Everything you need to know about deadly listeria outbreaks

Food safety is no joke.
Normally an agar plate like this would look harmless, but the blood in there helps promote bacterial growth and does the double duty of making the whole thing look way creepier. Wikimedia Commons/Nathan Reading

This post has been updated.

A death linked to listeria in Italian-style deli meats has prompted the Centers for Disease Control to issue a warning to consumers. The type of meat hasn’t yet been identified, nor has the supplier, but so far 10 people have been hospitalized in Florida, Massachusetts, and New York.

And if you substitute the word “vegetables” or “dairy products” for “deli meats” in the previous sentence, this article could have been written about any of the listeria outbreaks in the last six years. That’s not to be flippant—listeriosis (which is the name of the disease caused by the bacterium Listeria monocytogenes) is a serious infection that kills hundreds every year. But you should know that listeria outbreaks are not uncommon—although most people probably have no idea who’s at risk and how to avoid getting sick.

A March 2017 outbreak was traced to a particular creamery, Vulto, that makes raw milk cheese, and soon enough this outbreak is likely to be traced back to a particular supplier or type of meat. But listeria cases aren’t limited to the outbreaks that make national news. And if we had better food safety awareness, we might be able to prevent some of these deaths. So here’s what you need to know:

Listeria can totally survive in your fridge

It is not intimidated by the “coldest” setting, because it can survive at temperatures ranging from about 0 to 50 degrees Fahrenheit. Both your fridge and freezer are well within the bacterium’s optimal growth zone.

It mostly affects pregnant women, the elderly, and people with weakened immune systems

Other people certainly get infected, but the elderly and the immunocompromised are the most likely to get serious cases and die. Pregnant people with listeria infections often lose their babies as a result of the bacteria in their systems. The only good news is that most people outside of those risk groups don’t end up with serious infections—they may be exposed to the bacteria, but can usually fight it off.

The most common foods to be contaminated with listeria are raw dairy products and produce

Raw dairy products are made from milk that hasn’t been pasteurized. Pasteurization was invented in 1864 precisely because raw milk is easily contaminated, and used to kill lots of people regularly. When Louis Pasteur realized that heating it briefly to a high temperature killed most of the bacteria and made the milk safer, the process of pasteurization spread quickly. Cantaloupes, bean sprouts, frozen veggies, and pre-packaged salad have also caused outbreaks during the last six years. Bean sprouts are especially dicey because they need fairly warm, humid conditions to grow—the exact same conditions that help listeria multiply. The upshot? Don’t drink raw milk (it’s not any better for you than regular milk) and cook your food properly. For produce that you don’t cook, try to eat it as soon as possible after cutting it up.

▶ **EXTRACTED DATA**
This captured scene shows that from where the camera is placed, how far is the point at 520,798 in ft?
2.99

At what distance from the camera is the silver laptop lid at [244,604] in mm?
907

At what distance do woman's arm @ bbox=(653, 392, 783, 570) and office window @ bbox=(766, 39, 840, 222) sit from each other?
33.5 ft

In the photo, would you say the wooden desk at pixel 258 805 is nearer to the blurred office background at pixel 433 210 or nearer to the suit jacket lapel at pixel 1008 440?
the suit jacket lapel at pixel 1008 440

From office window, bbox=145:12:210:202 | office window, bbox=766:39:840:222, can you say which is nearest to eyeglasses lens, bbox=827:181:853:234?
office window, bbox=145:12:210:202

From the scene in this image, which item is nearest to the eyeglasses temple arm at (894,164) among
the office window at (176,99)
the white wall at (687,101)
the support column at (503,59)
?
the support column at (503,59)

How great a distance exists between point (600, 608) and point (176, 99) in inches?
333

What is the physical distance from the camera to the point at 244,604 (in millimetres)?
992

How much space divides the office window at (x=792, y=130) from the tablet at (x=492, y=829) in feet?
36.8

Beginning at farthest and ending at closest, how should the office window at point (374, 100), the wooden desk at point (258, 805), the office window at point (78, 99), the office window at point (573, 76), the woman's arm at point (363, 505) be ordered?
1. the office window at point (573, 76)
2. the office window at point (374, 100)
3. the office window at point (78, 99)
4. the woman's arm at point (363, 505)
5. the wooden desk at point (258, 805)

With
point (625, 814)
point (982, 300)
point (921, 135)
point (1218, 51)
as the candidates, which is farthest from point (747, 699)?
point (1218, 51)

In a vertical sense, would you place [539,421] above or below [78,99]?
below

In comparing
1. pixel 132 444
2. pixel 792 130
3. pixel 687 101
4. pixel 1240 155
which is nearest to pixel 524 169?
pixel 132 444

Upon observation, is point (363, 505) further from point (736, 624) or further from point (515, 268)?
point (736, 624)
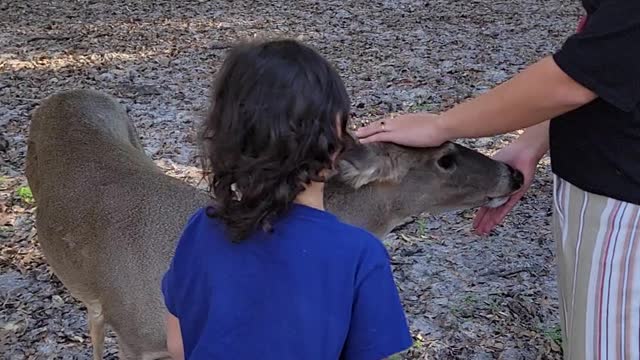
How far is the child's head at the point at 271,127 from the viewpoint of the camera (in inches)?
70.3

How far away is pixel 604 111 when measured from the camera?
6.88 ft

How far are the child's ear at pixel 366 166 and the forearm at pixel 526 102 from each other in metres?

▶ **YOUR TASK**
According to the listeria article, what range of temperatures can listeria survive? Rely only on the listeria article.

▶ **RESPONSE TO THIS EXERCISE**
About 0 to 50 degrees Fahrenheit.